By Charles C. W. Cooke
Monday, November 13, 2023
In Politico, Jonathan Martin has authored a
long feature titled “Here’s How Biden Can Turn It Around,” which, before it
gets into the nitty-gritty of our president’s present political predicament,
contains this remarkable passage:
2024 will be an extraordinary
election, and it demands extraordinary measures.
That’s in part for reasons Biden
refuses to accept: his capacity to do the job. The oldest president in history
when he first took the oath, Biden will not be able to govern and campaign in
the manner of previous incumbents. He simply does not have the capacity to do
it, and his staff doesn’t trust him to even try, as they make clear by blocking
him from the press. Biden’s bid will give new meaning to a Rose Garden
campaign, and it requires accommodation to that unavoidable fact of life.
I must stop Martin right there. This is not
“extraordinary”; it is disqualifying. If, as Martin proposes
twice in the space of a single paragraph, Joe Biden lacks the “capacity to do
the job” in a manner that allows him to “govern and campaign in the manner of
previous incumbents,” then he cannot be the president of the United States. As
is his wont, Martin is more focused on the “campaign” part of the equation,
but, relative to the “govern” part, that doesn’t matter. If what Martin
describes is true — and judging by what we can all see with our own eyes, it
clearly is — then the question before us is not whether Joe Biden can win a
second term, but how long it will take before he triggers a constitutional
crisis.
Martin writes of Biden: “He simply does not have the
capacity to do it, and his staff doesn’t trust him to even try, as they make
clear by blocking him from the press.” I would invite you to read that line
again: “His staff doesn’t trust him to even try.” In our system of government,
the flow of power cannot be configured that way around. Joe Biden is the
president of the United States; Joe Biden’s staff works
for him. If, because Joe Biden “does not have the capacity” to be
president, Joe Biden’s staff is in charge of Joe Biden, then Joe Biden is not
the president of the United States, and we have a foundational problem of
democratic accountability. Were Biden to win again, the considerable powers
laid out in Article II would be granted to Joe Biden, not to his
staff. It would be Joe Biden, not his staff, who would take the
oath of office. It would be Joe Biden, not his staff, who would be expected to
sign or veto legislation, issue pardons, and nominate officers and judges. It
would be Joe Biden, not his staff, who would enjoy the position as sole
commander in chief of the Army and Navy of the United States. In our partisan
era, it can be tempting to think that control of the White House flits between
“Republicans” and “Democrats.” But it does not. It moves between people.
If, indeed, Joe Biden cannot handle the job, then he is ineligible to be among
those people.
As a practical matter, it is difficult to guarantee this
arrangement when a president who is unable to perform his duties is already in
office.
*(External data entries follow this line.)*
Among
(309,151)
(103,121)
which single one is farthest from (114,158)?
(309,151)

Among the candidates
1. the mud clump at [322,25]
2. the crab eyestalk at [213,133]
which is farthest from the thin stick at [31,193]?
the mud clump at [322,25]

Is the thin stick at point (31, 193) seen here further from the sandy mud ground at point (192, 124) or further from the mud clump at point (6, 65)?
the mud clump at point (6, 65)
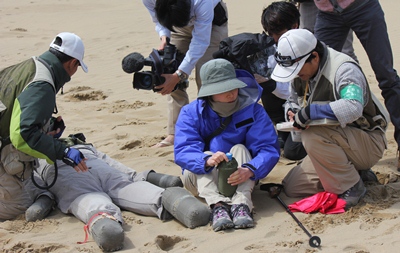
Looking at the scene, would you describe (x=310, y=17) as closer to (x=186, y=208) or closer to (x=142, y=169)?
(x=142, y=169)

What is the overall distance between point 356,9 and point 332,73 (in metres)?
0.88

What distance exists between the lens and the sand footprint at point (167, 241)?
149 inches

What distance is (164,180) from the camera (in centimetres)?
453

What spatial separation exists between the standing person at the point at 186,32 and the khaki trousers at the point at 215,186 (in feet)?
4.00

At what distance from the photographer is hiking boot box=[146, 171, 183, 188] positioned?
4.51 m

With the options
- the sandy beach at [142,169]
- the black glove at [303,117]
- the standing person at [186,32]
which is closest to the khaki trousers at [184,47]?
the standing person at [186,32]

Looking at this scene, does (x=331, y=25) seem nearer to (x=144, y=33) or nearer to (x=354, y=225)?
(x=354, y=225)

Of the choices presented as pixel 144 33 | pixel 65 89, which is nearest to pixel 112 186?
pixel 65 89

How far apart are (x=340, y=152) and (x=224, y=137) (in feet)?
2.65

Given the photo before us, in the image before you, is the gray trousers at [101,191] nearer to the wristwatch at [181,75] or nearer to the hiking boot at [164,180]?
the hiking boot at [164,180]

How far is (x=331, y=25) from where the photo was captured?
4.88 meters

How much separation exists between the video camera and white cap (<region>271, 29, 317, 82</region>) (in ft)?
4.45

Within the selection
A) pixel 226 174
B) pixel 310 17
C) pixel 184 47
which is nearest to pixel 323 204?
pixel 226 174

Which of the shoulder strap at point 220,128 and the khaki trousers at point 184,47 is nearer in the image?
the shoulder strap at point 220,128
In 1919, President Woodrow Wilson suffered a terrible stroke and,
instead of resigning, encouraged his wife, Edith, to usurp both the will of the
voters and the Constitution’s separation of powers and become acting president
for more than a year. The White House website describes this as if it’s no big
deal: “After the President suffered a severe stroke,” its page on Edith Wilson records, “she pre-screened
all matters of state, functionally running the Executive branch of government
for the remainder of Wilson’s second term.” PBS, by contrast, makes
clear what actually happened: “Protective of both her husband’s
reputation and power,” the outlet relates, “Edith shielded Woodrow from
interlopers and embarked on a bedside government that essentially excluded
Wilson’s staff, the Cabinet and the Congress.” Were Joe Biden to be so
afflicted, it would be tough to prevent a repeat. But that is a wholly separate
question from whether Americans ought to reelect the man for another term. When
Martin describes “how Biden can turn it around,” he is not addressing the remaining
14 months of Biden’s first term, but outlining how Biden can win reelection and
remain president for the next five years, two months, and seven days.
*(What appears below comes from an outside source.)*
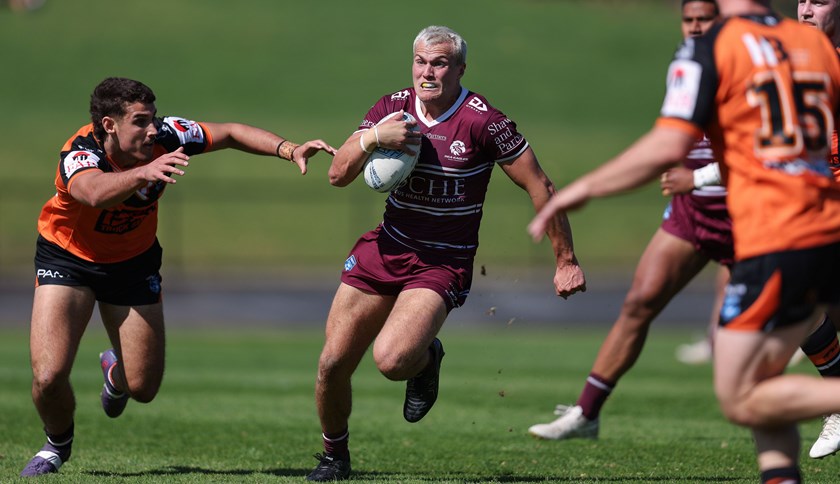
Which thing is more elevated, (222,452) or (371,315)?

Stop and look at those numbers: Five years, two months,
and seven days. That’s 1,895 days. It’s 62 months. It’s 270 weeks. It’s 45,480
hours, or 2,728,800 minutes, or 163,728,000 seconds. If Joe Biden is not
trusted by his staff now, how do we think things are going to be as those
years, months, weeks, days, minutes, and seconds count down? What sort of
pieces will be written in Politico two years from now, in
November 2025? How will Biden be described in 2027? What level of autonomy and
drive can we expect from him in 2028? If it wishes to, the American public can
return Joe Biden to office in November 2024. He ought not to be asking it to do
so. Jonathan Martin proposes that, to be successful, Biden’s campaign must
“accommodate” the president’s enfeebled state, but he never quite follows that
conceit through to its logical conclusion, which is that if Biden’s campaign is
too much for the man, then so, quite obviously, is the presidency. Unencumbered
by the professional responsibility to ignore what sits directly in front of us,
the rest of us should refuse to make the same mistake. The demand that Joe
Biden is now making of the American citizenry is not reasonable, and there is
no good cause for any of us to pretend otherwise.